* Excerpts from a dataset *
--
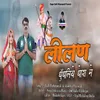 About Lilan Dhundhliye Dhora Song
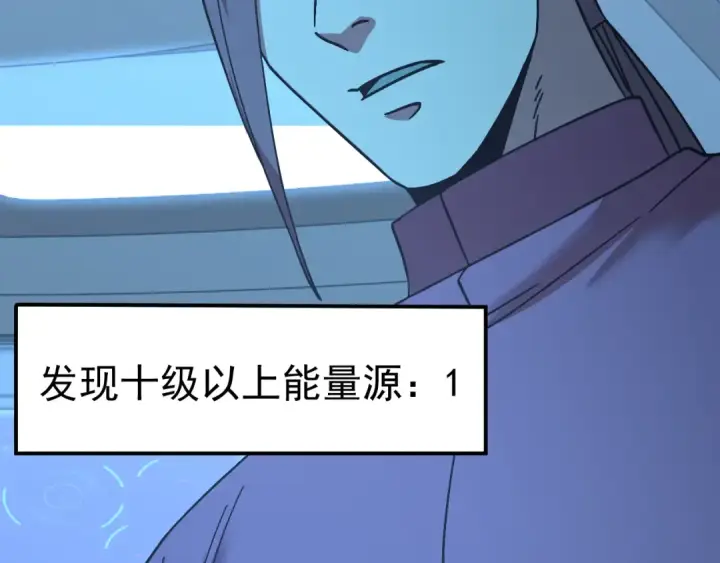 《高武：登陆未来一万年》第226话 太阳图89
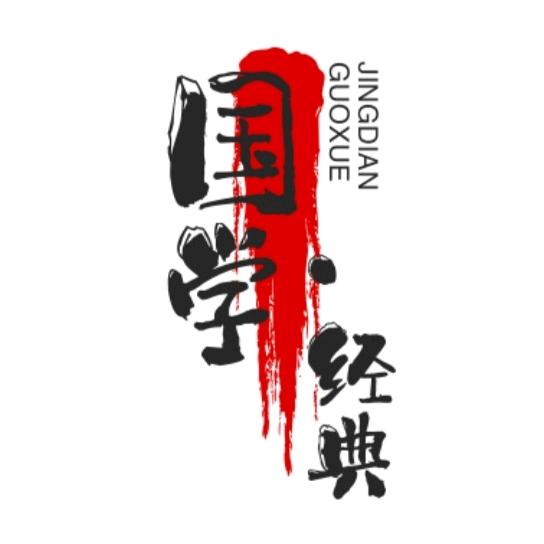 国学·经典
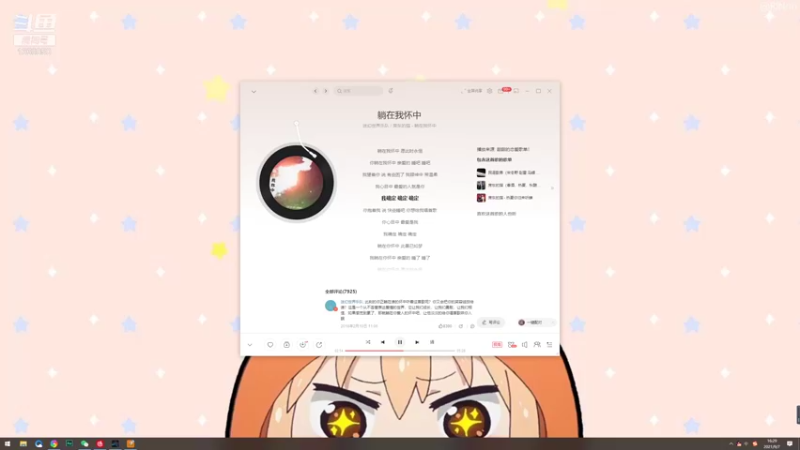 【2021-09-07 16点场】地表最强狸仔仔哟：专业声优可可爱爱~幸运九月来啦~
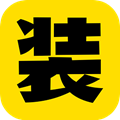 装b手帐 v2.5.3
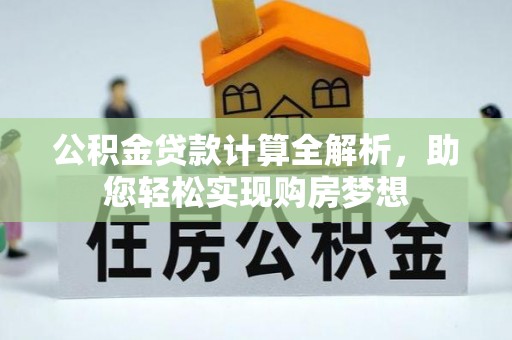 嘉兴公积金贷款计算全解析，助您轻松实现购房梦想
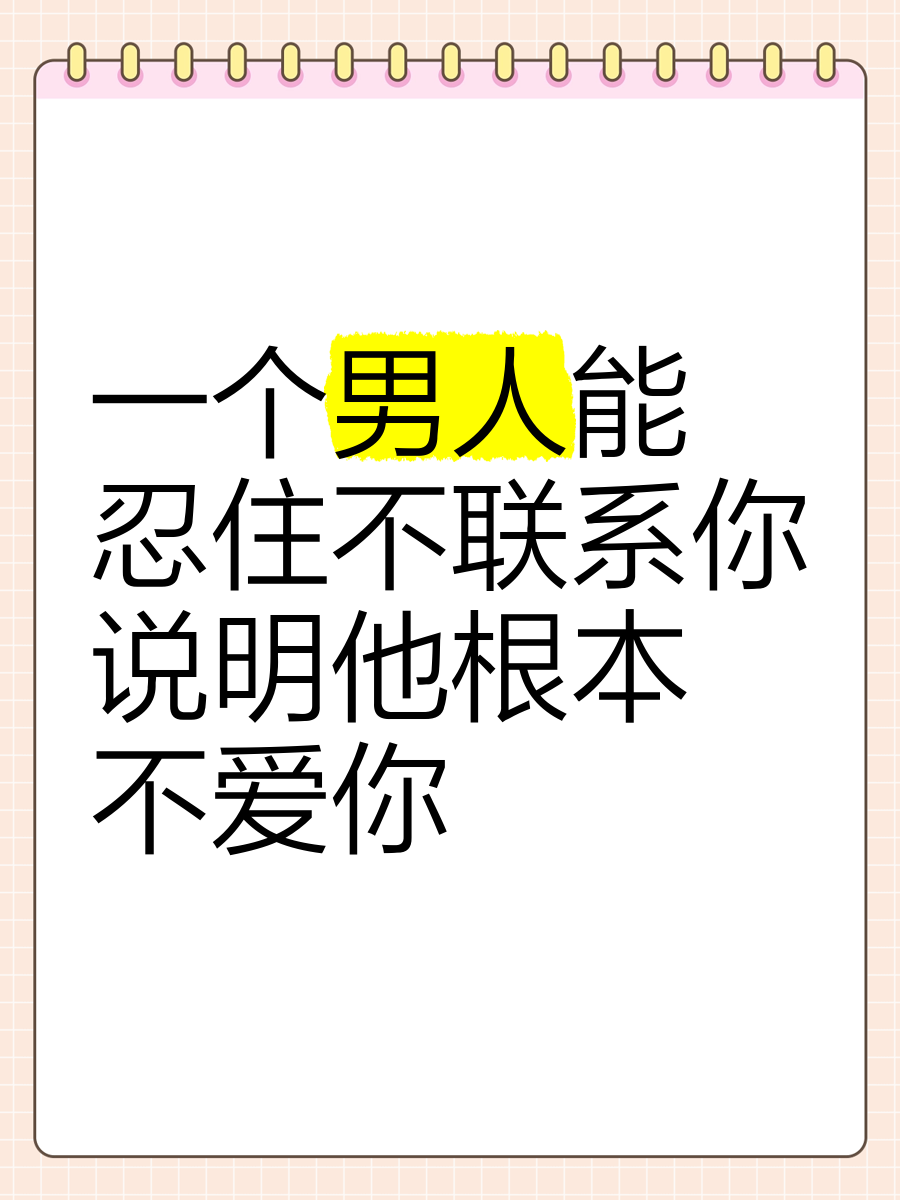 一个男人总忍不住联系你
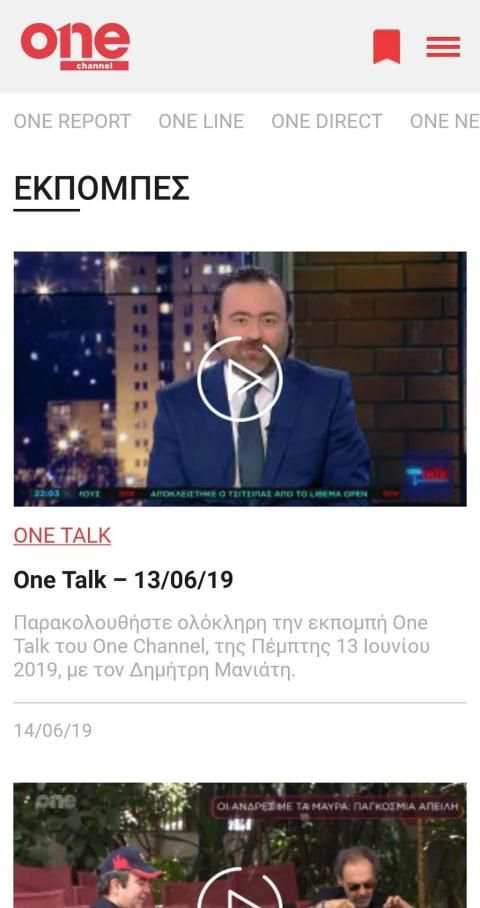 One Channel screenshot 2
--
Take the line with "嘉兴公积金贷款计算全解析，助您轻松实现购房梦想" and every line after it through the end of the data, and write only them out exactly, leaving out the pictures.

 嘉兴公积金贷款计算全解析，助您轻松实现购房梦想
 一个男人总忍不住联系你
 One Channel screenshot 2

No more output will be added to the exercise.